23 Sep 2011

Middle East in flux as Palestinians go to UN

The Arab spring, Nato’s Libya campaign, and next year’s US elections are all factors affecting the Palestinian Authority’s move this week to press for recognition at the United Nations.

The Arab spring, Nato's Libya campaign, and next year's US elections are all factors affecting the Palestinian Authority's move this week to press for recognition at the United Nations. (Reuters)

The past year has not been plain sailing for any of the main players in this week’s UN negotiations over Palestinian recognition at the United Nations.

Mahmoud Abbas, president of the Palestinian Authority, who is leading the bid for recognition, was exposed in a leak of confidential documents to broadcaster Al Jazeera in January 2011.

The papers showed the Palestinians had agreed major concessions during secret negotiations with Israel, including the annexation of all but one illegally built Israeli settlement in east Jerusalem.

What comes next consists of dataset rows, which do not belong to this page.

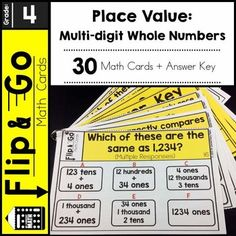 4th Grade Math Place Value - Flip and Go Cards30 math task cards that reinforce 4th grade common core math standards - Place value understanding for multi-digit whole numbers.Do you want a quick and easy way for students to practice and review place value?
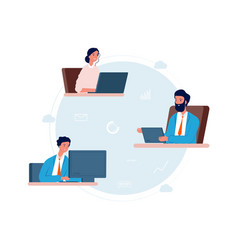 cloud service people work remotely online vector image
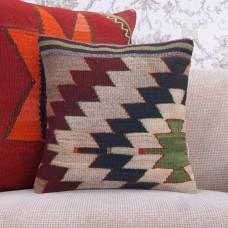 "Hand On Hips Design Rug Cushion 16x16"" Aztec Decorative Kilim Pillow"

In addition, the leak reinforced the division between the secular, Fateh-led PA and Hamas, the Sunni Islamic group which controls the Gaza Strip. It emerged that PA leaders had been tipped off about the short-lived war between Fatah and Israel at the end of 2008 and into 2009.

Co-operation agreement

Nonetheless, in April 2011, President Abbas signed a cooperation agreement with his Hamas counterpart, Khaled Meshaal. Both sides aim to form a joint caretaker government after elections next year. Hamas, though, is committed to the destruction of the state of Israel.

Symbolic actions to isolate Israel at the UN won’t create an independent state. US President Barack Obama

The following month US President Obama attacked the Fatah-Hamas pact and repeated his request that the Palestinians drop plans to appeal for recognition at the United Nations.

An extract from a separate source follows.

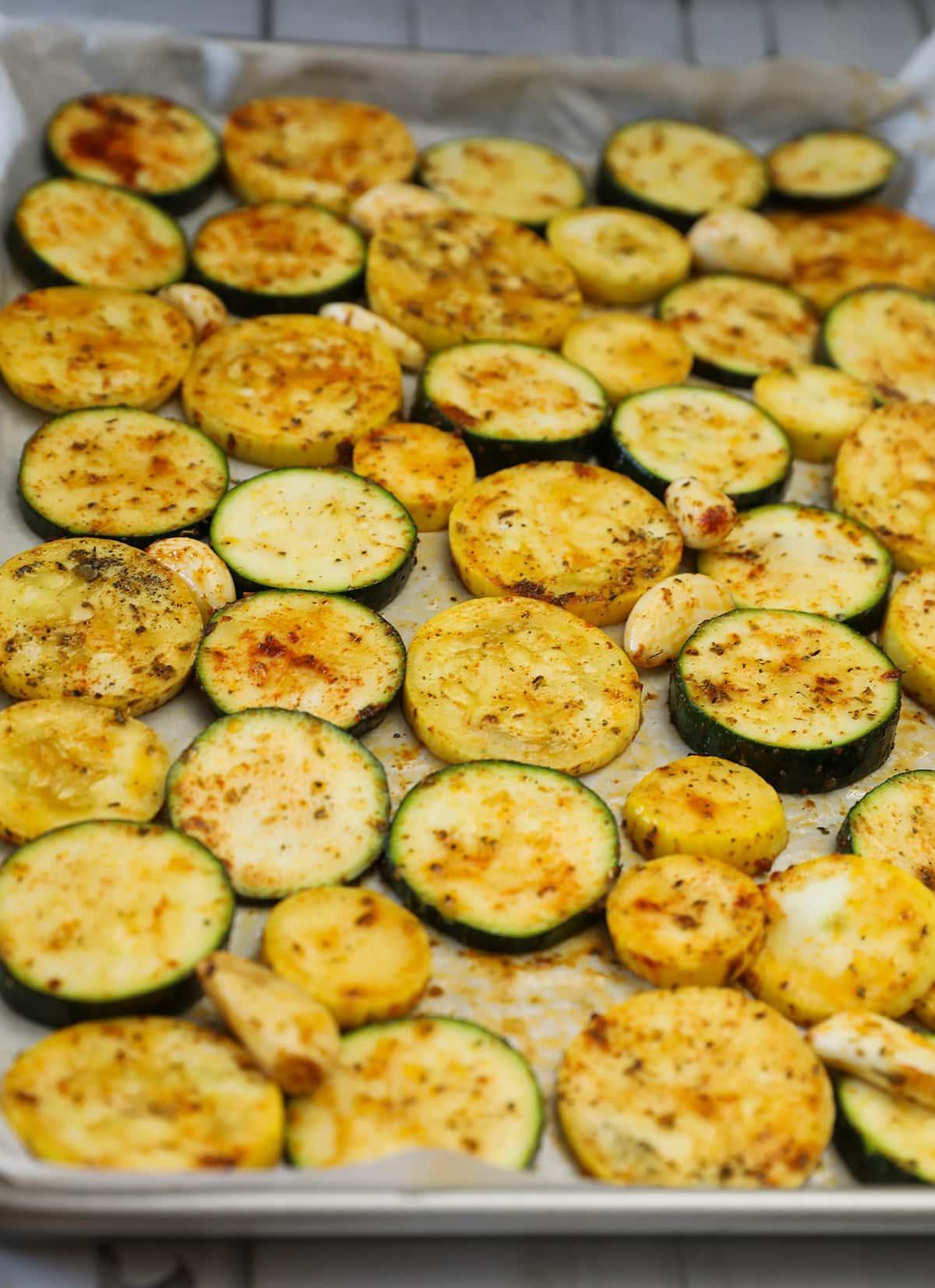 Zucchini yellow squash on baking tray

In a speech to the American Israel Public Affairs Committee, the US president warned that “symbolic actions to isolate Israel at the United Nations in September won’t create an independent state”.

And Mr Obama dismissed Hamas’s aspirations, stating: “No country can be expected to negotiate with a terrorist organisation sworn to its destruction.”

Uneasy situation

The main parties involved are not “easy partners”, according to Pini Meidan, a former Israeli foreign policy adviser.

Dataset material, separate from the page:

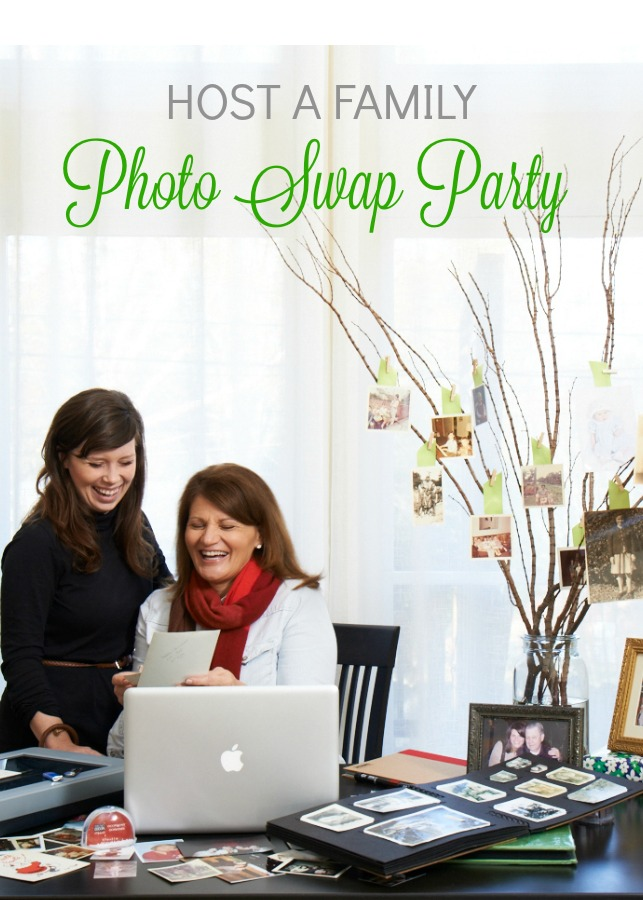 photo swap party graphic.jpg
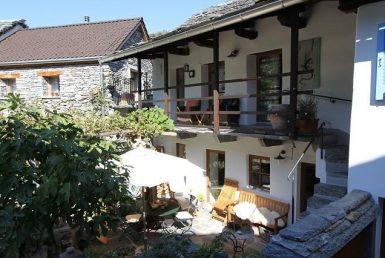 Haus kaufen Maggia 4180/2828-1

He told Channel 4 News: “The Israeli coalition finds it almost impossible to take any long-term strategic decision, the Palestinians are between Gaza and the West Bank, and the US is entering into election year with Obama saying the right things but never acting upon them. This creates an uneasy situation.”

The Middle East is in flux, and Egypt and Turkey have downgraded their relationships with Israel. Barak Seener, Middle East analyst

Latest reports from New York suggest that the Palestinian Authority, despite pressure from EU nations including the UK and France, will press for a vote on recognition in return for a new round of peace talks.

Israel’s Prime Minister Netanyahu, meanwhile, will have been pleased to receive an endorsement of his country’s position from the United States.

His previously distant relations with Barack Obama – who famously walked out on him at the White House in March in frustration at his apparent intransigence – were forgotten on Wednesday when the US president spoke at length about the tribulations of the Israeli people.

Realignment of influence?

Israel, the United States and the Palestinian Authority may be the main players at the United Nations this week, but they are not alone. The Arab spring has seen a realignment of influence, both within the Middle East and outside it.

Barak Seener, research fellow at Rusi, told Channel 4 News: “There is no doubt that the Palestinians will paint this bid in the light of the Arab spring. The Middle East is in flux, and Egypt and Turkey have respectively downgraded their relationships with Israel.

“This has emboldened the Palestinians to treat their bid as a form of confrontation with Israel.”

In Europe, flushed with the success of Nato’s involvement in Libya’s regime change, the UK and, in particular, France have been vocal about what they want to happen.

President Sarkozy has proposed a roadmap that would lead to recognition of a Palestinian state by the UN General Assembly within a year. It is unequivocal in its desire to “close the page” on an era of Middle East history where the peace process has been dominated by the United States.

Whatever the outcome of events in New York this week, though, Mahmoud Abbas’s demarche allows him to tell his West Bank constituency he has broken the long-standing deadlock in negotiations with Israel.

If the parties also manage to back off from the inevitably polarising event of a US veto in the UN Security Council, the prospects for movement in relations between Israel and the Palestinian Authority may be better than for some time.